The city is to host its first beatboxing contest, the Hong Kong Beatbox Battle 2014, on Friday. The competition aims to find the best beatboxer in town, and introduce the vocal percussion technique to a wider audience.
Organised by Dominic "Fatking" Chow, the competition is expected to draw more than 30 hopefuls - 16 of whom will make it to the stage at the Youth Square in Chai Wan.
"I love beatboxing, I can't live without it," says 22-year-old Chow, who has made YouTube videos in Cantonese, English and Putonghua teaching people how to beatbox. "I'm not only hosting this for beatboxers, but also for people who don't know what beatboxing is."
Watch Dominic "Fatking" Chow beatboxing
Chow made it into the top 16 at the Shanghai International Beatbox Performance Competition in 2012.
Joining Chow on the three-member judging panel for the local contest is So Tsz-lun, better known on the beatboxing scene as HeartGrey.
The 25-year-old Hongkonger uses his mouth, tongue, lips, and voice to imitate the sound of drums and turntables, among other things. He breaks into beatboxing as soon as something inspires him.
"Occasionally I'll do it in the middle of a conversation," So says. "If my girlfriend likes it, I'll add it to my routine. At first my friends thought that was weird. But if I was preparing for a contest, I'd do it anyway. They're used to it now."
Watch So Tsz-lun "Heartgrey" beatboxing
So has won a number of beatboxing titles, and represented Hong Kong at the 2012 Beatbox Battle World Championship - the first time the contest has seen a Chinese contender. So and his peers want everyone to accept beatboxing as music.
The competition is not the first event to promote beatboxing here. Chow has previously organised some conventions.
The Way We Dance, a 2013 sleeper hit about local dance culture which starred So, also pushed beatboxing to the mainstream. In 2012, So teamed up with a local radio station and the Employees Retraining Board in an attempt to break the Guinness World Record for the largest number of people beatboxing at once.
This involved teaching more than 2,000 participants to perform a four-minute routine: "These weren't beatboxers, they were kids, old men and teenagers.
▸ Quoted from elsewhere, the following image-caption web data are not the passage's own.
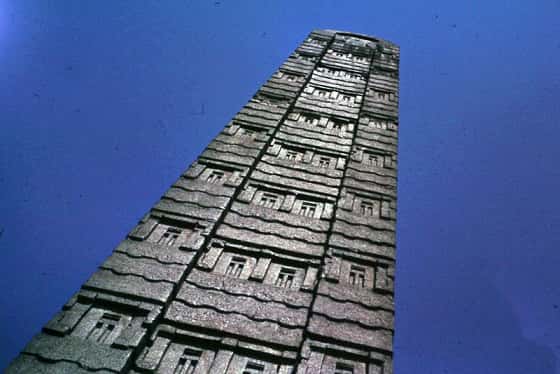 Tall square obelisk made out of gray stone. It is carved with decorations.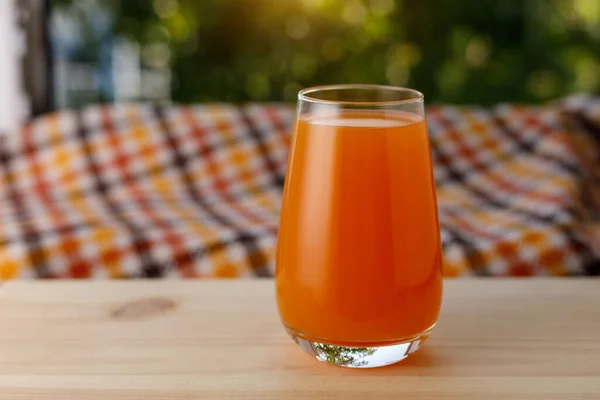 El vaso de jugo en un jardín. La mesa de madera — Foto de Stock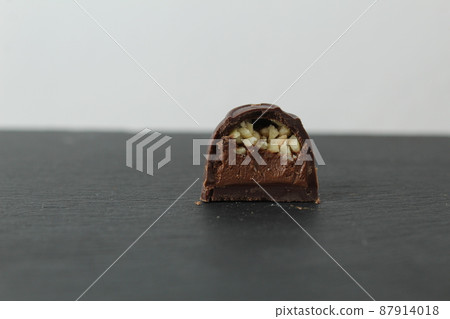 incision chocolate case candy stuffed with chocolate pralines and crushed peanuts close-up on a gray background with space for copyspace text. Chocolate Day Sweet Homemade Desserts incision chocolate case candy stuffed with chocolate pralines and crushed peanuts close-up on a gray background with space for copyspace text. Chocolate Day Sweet Homemade Desserts 87914018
In a very short time, I had to teach and lead thousands of people to do something that they didn't really believe in."
They didn't break the record - more than 4,000 people in the Netherlands achieved the largest human ensemble in 2013 - but the experience is still one of So's fondest memories.
As a judge of Hong Kong Beatbox Battle 2014, So is looking forward to the performances. "I'm someone who understands the technical challenges faced by the competitors," he says.
"But even those who don't know about such things can still appreciate beatboxing."